» **Instructions for the task**: Find and copy the lines in the records beneath this task that contain the word "your".

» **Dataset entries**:
________________________

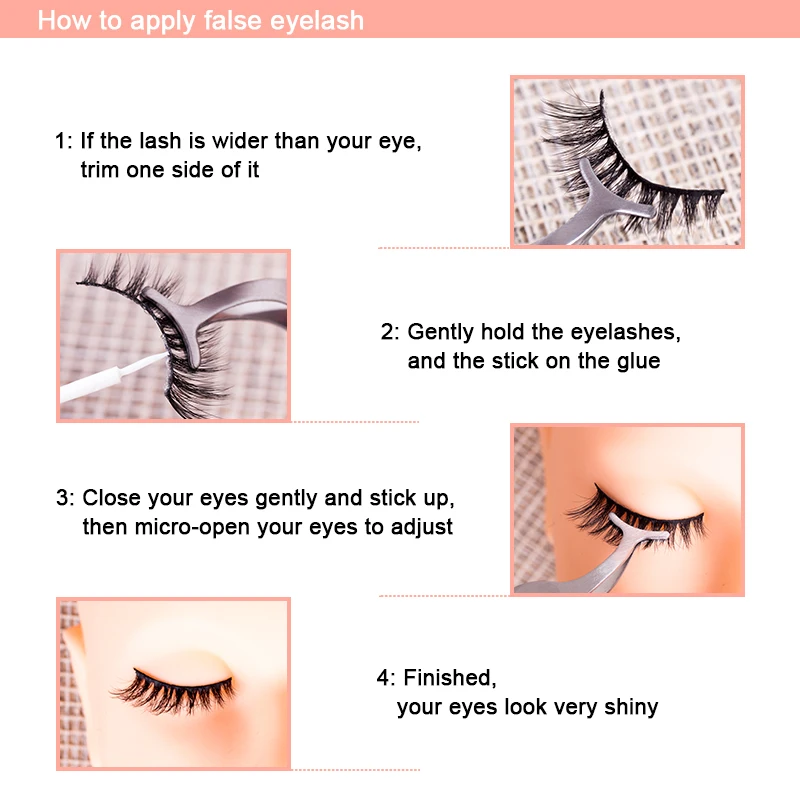 How to apply false eyelash

1: If the lash is wider than your eye, trim one side of it

2: Gently hold the eyelashes, and the stick on the glue

3: Close your eyes gently and stick up, then micro-open your eyes to adjust

4: Finished, your eyes look very shiny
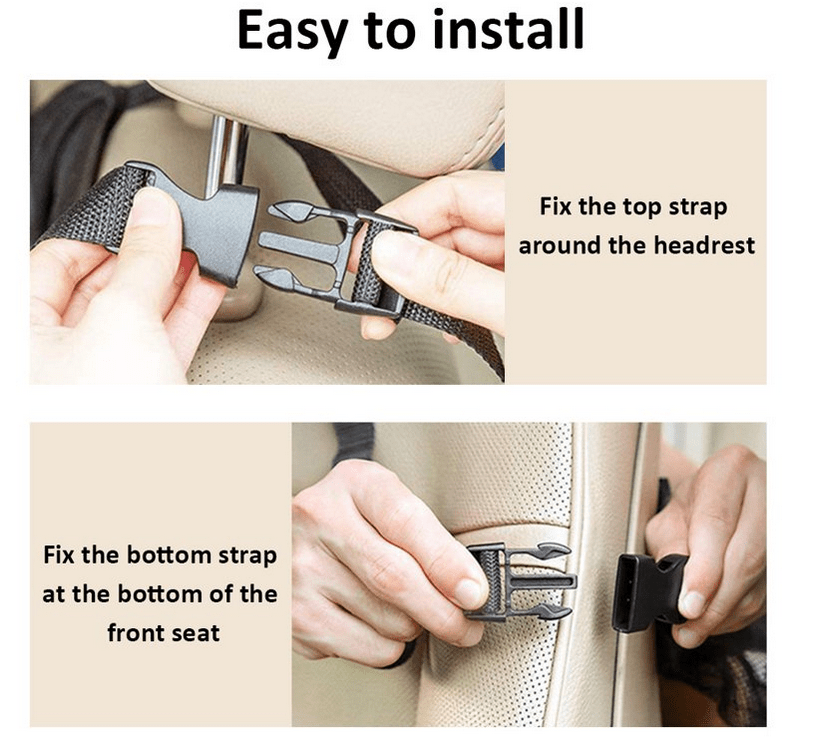 Easy to install

Fix the top strap around the headrest

Fix the bottom strap at the bottom of the front seat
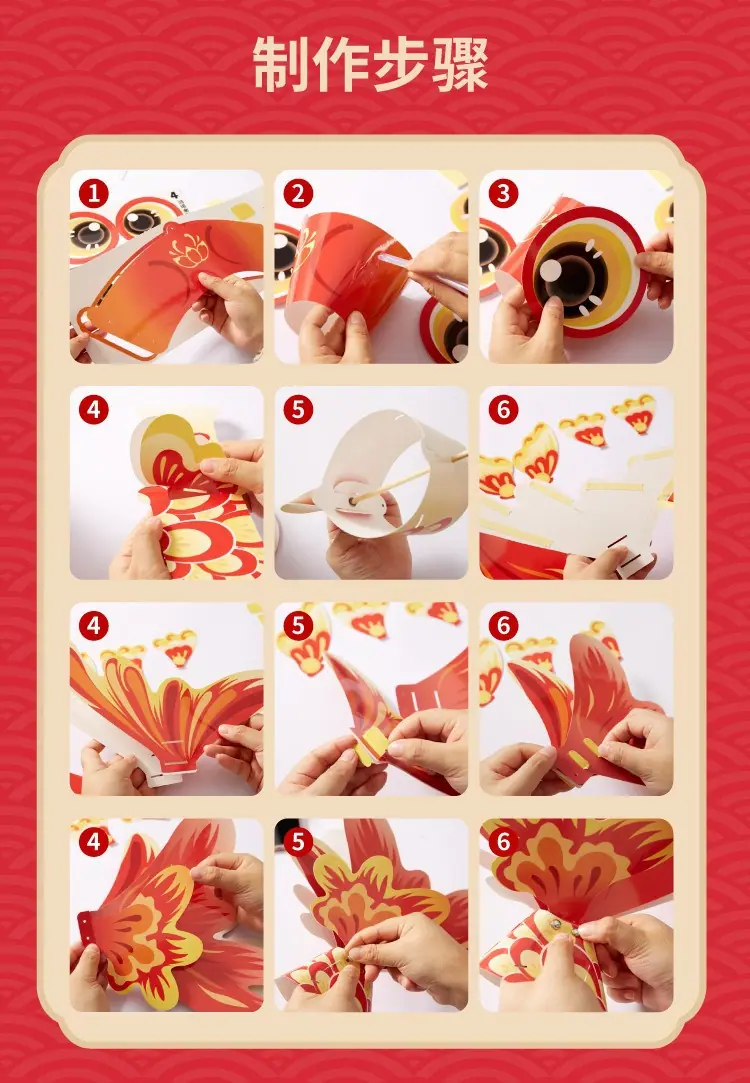 制作步骤

1

2

3

4

5

6

4

5

6

4

5

6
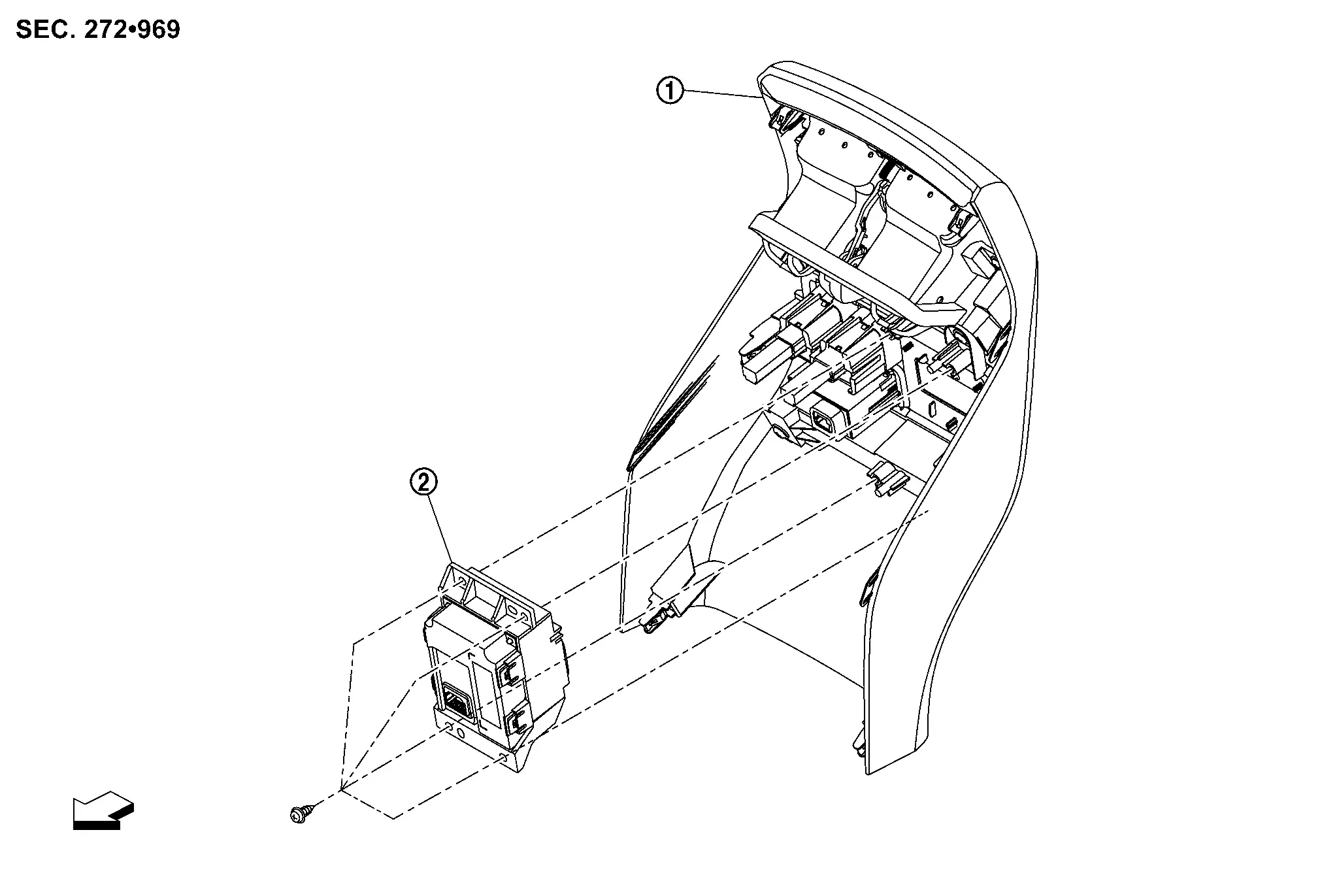 SEC. 272•969

①

②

________________________

» **Output of the task**:
1: If the lash is wider than your eye, trim one side of it
3: Close your eyes gently and stick up, then micro-open your eyes to adjust
4: Finished, your eyes look very shiny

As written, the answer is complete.